2. Reference the privilege table seen below to validate the output of this command matches what you see below.
| **Privilege Name** | **Description** | **State** |
| :--- | :--- | :--- |
| `SeSecurityPrivilege` | Manage auditing and security log | Enabled |
### Execute `setup.exe`
Finally, at the last stage, we mount the ISO file for the Cumulative Update ISO (e.g. 6.6GB ISO image), and using this powershell session we made above, we navigate to the drive it is running on, and invoke setup.exe, causing it to run under the `SeSecurityPrivilege` operational state.
```powershell
D: <ENTER> # (1)
.\Setup.EXE /m:upgrade /IAcceptExchangeServersLicenseTerms_DiagnosticDataON # (2)
```
1. Replace this drive letter with whatever letter was assigned when you mounted the ISO image for the Exchange Updater.

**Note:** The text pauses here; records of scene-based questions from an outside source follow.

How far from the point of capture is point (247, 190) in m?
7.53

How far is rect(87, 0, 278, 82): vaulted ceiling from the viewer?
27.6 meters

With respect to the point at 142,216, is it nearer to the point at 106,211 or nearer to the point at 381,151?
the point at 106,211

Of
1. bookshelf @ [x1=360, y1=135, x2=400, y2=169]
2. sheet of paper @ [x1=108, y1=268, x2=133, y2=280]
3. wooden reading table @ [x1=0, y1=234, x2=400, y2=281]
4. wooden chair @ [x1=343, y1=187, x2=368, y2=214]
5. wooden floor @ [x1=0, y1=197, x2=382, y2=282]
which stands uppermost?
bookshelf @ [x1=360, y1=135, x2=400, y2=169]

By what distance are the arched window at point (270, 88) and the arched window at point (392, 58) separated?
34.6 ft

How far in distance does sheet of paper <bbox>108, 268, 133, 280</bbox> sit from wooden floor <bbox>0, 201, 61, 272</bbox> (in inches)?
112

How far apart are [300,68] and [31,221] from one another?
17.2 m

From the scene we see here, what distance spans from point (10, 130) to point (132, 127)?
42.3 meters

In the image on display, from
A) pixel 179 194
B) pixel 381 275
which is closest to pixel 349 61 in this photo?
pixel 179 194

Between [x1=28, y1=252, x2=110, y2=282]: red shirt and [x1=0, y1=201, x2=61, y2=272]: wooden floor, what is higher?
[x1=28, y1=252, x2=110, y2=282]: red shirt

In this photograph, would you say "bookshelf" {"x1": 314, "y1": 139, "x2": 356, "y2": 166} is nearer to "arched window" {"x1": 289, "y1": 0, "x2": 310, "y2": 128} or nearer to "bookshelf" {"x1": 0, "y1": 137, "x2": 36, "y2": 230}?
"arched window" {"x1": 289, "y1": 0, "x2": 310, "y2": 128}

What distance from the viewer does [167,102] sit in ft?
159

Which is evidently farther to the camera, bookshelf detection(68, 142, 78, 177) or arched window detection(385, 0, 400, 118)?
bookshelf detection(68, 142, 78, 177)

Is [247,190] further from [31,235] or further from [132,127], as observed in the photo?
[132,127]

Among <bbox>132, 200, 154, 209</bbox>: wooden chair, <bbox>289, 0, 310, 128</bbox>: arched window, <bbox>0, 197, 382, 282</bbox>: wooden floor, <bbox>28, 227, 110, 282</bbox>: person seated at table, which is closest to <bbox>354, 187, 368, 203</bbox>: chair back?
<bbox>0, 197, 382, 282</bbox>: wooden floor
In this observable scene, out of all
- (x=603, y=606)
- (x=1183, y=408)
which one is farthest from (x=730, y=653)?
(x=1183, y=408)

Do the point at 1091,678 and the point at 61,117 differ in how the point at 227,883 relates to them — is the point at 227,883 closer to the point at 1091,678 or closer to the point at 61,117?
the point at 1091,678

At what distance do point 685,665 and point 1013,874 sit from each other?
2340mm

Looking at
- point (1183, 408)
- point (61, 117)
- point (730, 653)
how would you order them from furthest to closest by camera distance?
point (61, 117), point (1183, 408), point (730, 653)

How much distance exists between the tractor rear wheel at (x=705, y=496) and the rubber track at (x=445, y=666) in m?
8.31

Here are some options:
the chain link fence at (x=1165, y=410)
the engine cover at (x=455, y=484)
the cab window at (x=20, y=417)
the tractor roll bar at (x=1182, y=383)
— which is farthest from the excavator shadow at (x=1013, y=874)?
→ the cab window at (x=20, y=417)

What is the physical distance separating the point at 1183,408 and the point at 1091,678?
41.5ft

2. This launches the Exchange updater application. Be patient and give it time to launch. At this point, you should be good to proceed with the update. You can optionally change the argument to `/IAcceptExchangeServersLicenseTerms_DiagnosticDataOFF` if you do not need diagnostic data.
!!! success "Ready to Proceed with Updating Exchange"
At this point, after doing the three sections above, you should be safe to do the upgrade/update of Microsoft Exchange Server. The installer will run its own readiness checks for other aspects such as IIS Rewrite Modules and will give you a link to download / upgrade it separately, then giving you the option to "**Retry**" after installing the module for the installer to re-check and proceed.
## Post-Update Health Checks
After the update(s) are installed, you will likely want to check to ensure things are healthy and operational, validating mail flow in both directions, running `Get-Queue` to check for backlogged emails, etc.
!!! note "Under Construction"
This section is under construction and will be based on some feedback from others to help build the section out.